### SHORT TASK
Rewrite all of the data below with "foliage" swapped for "shrubbery" and everything else unchanged. Leave the pictures out of your answer.

### ROWS

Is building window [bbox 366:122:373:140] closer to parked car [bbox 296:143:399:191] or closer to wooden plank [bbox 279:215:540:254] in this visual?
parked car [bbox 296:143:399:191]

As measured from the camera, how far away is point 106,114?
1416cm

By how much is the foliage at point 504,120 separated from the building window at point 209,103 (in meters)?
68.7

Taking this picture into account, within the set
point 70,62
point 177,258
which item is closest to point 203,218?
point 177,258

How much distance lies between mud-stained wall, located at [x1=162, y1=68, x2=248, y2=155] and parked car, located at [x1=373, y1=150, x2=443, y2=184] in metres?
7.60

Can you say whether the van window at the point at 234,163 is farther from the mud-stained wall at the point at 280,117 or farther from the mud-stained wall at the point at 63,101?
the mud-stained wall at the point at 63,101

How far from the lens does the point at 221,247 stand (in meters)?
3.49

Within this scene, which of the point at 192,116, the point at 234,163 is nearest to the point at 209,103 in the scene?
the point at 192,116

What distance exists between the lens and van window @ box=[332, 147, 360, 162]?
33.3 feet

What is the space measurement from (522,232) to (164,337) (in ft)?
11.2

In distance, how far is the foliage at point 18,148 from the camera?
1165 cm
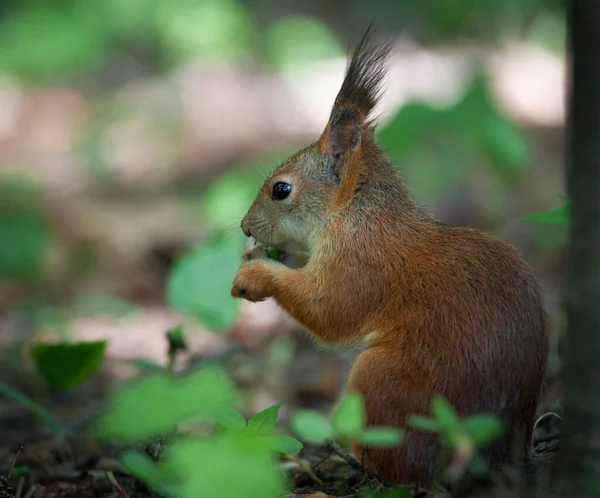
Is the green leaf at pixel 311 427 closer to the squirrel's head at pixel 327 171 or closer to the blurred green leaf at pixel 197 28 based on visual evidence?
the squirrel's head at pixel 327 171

### WRITTEN ANSWER
Is building window [bbox 366:122:373:140] closer to parked car [bbox 296:143:399:191] or closer to wooden plank [bbox 279:215:540:254] in this visual?
parked car [bbox 296:143:399:191]

As measured from the camera, how far away is point 106,114?
1416cm

By how much is the shrubbery at point 504,120 separated from the building window at point 209,103 (in meters)?
68.7

Taking this picture into account, within the set
point 70,62
point 177,258
which item is closest to point 203,218?
point 177,258

How much distance lies between mud-stained wall, located at [x1=162, y1=68, x2=248, y2=155] and parked car, located at [x1=373, y1=150, x2=443, y2=184] in metres?
7.60

Can you say whether the van window at the point at 234,163 is farther from the mud-stained wall at the point at 280,117 or farther from the mud-stained wall at the point at 63,101?
the mud-stained wall at the point at 63,101

How far from the lens does the point at 221,247 stand (in meters)?
3.49

Within this scene, which of the point at 192,116, the point at 234,163 is nearest to the point at 209,103 in the scene?
the point at 192,116

What distance exists between the lens and van window @ box=[332, 147, 360, 162]?
33.3 feet

What is the space measurement from (522,232) to (164,337) (in ft)?
11.2

In distance, how far is the shrubbery at point 18,148 from the camera?
1165 cm
Is the green leaf at pixel 311 427 closer to the squirrel's head at pixel 327 171 or closer to the blurred green leaf at pixel 197 28 based on visual evidence?
the squirrel's head at pixel 327 171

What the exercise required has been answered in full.